Dara melirik Matt sekilas. Tidak disangka laki-laki itu sudah bangkit dan berjalan ke arahnya.
"Nata, dia berjalan kemari! Aku harus apa?"
"Tenanglah," Nata mencoba menenangkan.
"Orang gila mana yang bisa tenang dalam keadaan begini?" Dara mendelik pada Nata yang bukannya memberi solusi malah menyuruhnya menenangkan diri. "Ayo kabur! Aku tidak mau ketahuan sedang menguntit Matt kencan dengan medusa itu!"
Nata tampak santai. "Siapa yang sedang menguntit, sih?"
Dahi Dara mengernyit dalam. dia panik dan sekarang ditambah dengan kebingungan. Bagaimana bisa laki-laki di deppannya itu mendadak lupa? Tujuan awal mereka ke sini tidak lain untuk memata-matai pasangan itu.
"Kau hilang ingatan mendadak?" tanya Dara random.
"Kita kan sedang kencan, babe," ujar Nata tidak kalah random dari Dara.
"Hah?" kali ini otak Dara sudah tidak bis memproses apapun lagi. Otaknya nge-blank, kosong, lupa caranya berpikir.
"Dara?" seseorang memanggil gadis itu.
Namun belum sempat Dara menoleh pada Matt, Nata lebih dulu meraih sisi wajah gadis itu. menariknya mendekat, dan mendaratan ciuman pada bibir berlapis lipstik merah itu.
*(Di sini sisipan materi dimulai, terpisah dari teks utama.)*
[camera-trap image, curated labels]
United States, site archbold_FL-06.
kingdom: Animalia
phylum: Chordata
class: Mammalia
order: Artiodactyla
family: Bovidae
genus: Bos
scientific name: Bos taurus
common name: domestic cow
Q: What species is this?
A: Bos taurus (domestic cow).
Tangan Nata beralih pada tengkuk gadis yang sedang diciumnya, menariknya lebih dekat dan memberi lumatan kecil pada bibir atas dan bawah Dara secara bergantian.
Nata melepasnya.
Dia tersenyum. Puas dengan keterkejutan di wajah Matt yang masih berjarak satu langkah dari Dara.
Sementara Dara mematung, tidak kalah terkejut.
Ketiganya diam, sampai akhirnya seorang gadis menyusul Matt. "Ada apa, Matt?" tanya Sinbi.
Sinbi beralih pada Dara dan Nata. "Kalian? Apa yang kalian lakukan di sini?"
Tidak ada yang bersuara. Ketiganya membiarkan pertanyaan itu menggantung tanpa jawaban.
Kemudian, Matt melayangkan tinjunya tanpa aba-aba. Mendarat tepat pada sisi wajah Nata dan membuat laki-laki itu terhuyung hingga jatuh dari kursinya.
Seketika mereka menjadi pusat perhatian seisi restoran.